Under the circumstances, the court’s Sandoval ruling should not “be deemed erroneous as having deprived defendant of the only material source of testimony in support of his defense” (People v McEachin, 188 AD2d 433, lv denied 81 NY2d 889), i.e., his own testimony. The court ruled that the People could inquire as to his prior felony conviction for criminal use of a firearm, but it would not allow them to go into the underlying *428facts or to mention defendant’s related pleas to assault and reckless endangerment. While it was a close question whether the probative value of such inquiry would outweigh the prejudice to defendant, the court exercised its discretion in a fair, reasoned manner with sensitivity towards defendant’s concerns, and without abuse or abdication of discretion (People v Walker, 83 NY2d 455, 458; People v Couvertier, 222 AD2d 239, lv denied 87 NY2d 971).

The fact that the jury was charged with the “car presumption” did not hamper the defense or prejudice defendant.

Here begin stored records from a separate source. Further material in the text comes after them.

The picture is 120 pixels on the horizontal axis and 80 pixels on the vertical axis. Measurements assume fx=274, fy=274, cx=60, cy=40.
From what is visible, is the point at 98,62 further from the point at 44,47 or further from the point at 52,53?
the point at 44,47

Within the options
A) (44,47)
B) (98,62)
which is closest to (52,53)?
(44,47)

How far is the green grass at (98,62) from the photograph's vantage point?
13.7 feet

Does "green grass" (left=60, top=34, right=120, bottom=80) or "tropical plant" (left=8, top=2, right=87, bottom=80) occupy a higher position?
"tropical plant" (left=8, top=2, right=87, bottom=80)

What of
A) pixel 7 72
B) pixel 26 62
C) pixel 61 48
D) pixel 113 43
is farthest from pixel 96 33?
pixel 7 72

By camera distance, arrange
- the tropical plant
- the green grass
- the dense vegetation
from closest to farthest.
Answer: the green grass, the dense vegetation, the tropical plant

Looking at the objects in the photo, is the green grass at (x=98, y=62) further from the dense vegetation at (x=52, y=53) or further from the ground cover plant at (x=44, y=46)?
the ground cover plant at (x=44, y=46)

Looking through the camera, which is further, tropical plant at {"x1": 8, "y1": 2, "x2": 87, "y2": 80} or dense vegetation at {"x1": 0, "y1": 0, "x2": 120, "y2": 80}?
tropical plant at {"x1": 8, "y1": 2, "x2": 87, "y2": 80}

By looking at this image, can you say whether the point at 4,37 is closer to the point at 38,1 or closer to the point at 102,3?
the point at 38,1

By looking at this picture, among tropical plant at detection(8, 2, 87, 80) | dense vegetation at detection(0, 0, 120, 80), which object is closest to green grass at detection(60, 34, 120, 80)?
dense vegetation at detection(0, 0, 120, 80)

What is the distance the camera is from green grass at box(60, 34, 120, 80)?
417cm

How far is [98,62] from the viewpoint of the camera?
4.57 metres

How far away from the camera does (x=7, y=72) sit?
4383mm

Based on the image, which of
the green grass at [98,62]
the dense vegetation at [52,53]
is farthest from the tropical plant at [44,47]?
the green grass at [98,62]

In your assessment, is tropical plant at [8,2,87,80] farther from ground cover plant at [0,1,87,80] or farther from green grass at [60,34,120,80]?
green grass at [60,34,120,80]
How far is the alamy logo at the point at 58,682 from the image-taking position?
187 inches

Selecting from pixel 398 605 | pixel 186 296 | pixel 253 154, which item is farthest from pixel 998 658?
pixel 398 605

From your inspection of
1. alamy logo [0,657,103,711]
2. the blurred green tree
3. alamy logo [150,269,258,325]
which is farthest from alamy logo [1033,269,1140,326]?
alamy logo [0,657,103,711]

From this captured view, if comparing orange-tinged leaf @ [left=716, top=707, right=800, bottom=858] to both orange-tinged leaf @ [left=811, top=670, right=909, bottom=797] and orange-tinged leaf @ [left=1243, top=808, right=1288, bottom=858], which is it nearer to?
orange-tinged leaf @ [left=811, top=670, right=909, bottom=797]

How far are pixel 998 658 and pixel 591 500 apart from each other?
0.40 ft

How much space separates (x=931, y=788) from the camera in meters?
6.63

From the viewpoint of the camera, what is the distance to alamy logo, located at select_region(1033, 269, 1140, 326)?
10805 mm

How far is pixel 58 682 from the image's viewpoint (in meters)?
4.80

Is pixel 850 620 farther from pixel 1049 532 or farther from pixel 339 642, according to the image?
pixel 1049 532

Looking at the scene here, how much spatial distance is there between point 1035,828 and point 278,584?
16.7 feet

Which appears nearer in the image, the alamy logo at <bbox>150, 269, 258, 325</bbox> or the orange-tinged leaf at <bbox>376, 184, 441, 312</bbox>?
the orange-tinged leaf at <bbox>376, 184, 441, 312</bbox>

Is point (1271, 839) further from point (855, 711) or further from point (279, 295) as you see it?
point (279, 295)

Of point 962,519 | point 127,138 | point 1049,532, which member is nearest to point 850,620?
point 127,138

Contrary to his assertions, defendant was placed on notice from the beginning that this theory was available to the prosecution and, indeed, the record shows that defense counsel failed in his efforts to limit the theory of the People’s case to actual possession. Consequently, People v McCary (supra), relied upon by defendant, is inapposite and the claim is meritless (see, People v Foley, 210 AD2d 163, 163-164, lv denied 85 NY2d 861).

Finally, the claim that the court’s response to the eighth jury note was biased in favor of the prosecution is unpreserved and without merit. The defense failed to timely object to the actual instruction given to the jury (see, People v DeRosario, 81 NY2d 801, 803; People v Miller, 213 AD2d 271, lv denied 86 NY2d 844) and, in fact, subsequently conceded that the instruction was “theoretically correct”. In any event, the record shows that the issue raised by the jury note, regarding the lack of evidence, was more than adequately addressed by the combination of the original jury charge and the response to the note. Concur—Rosenberger, J. P., Nardelli, Rubin, Williams and Mazzarelli, JJ.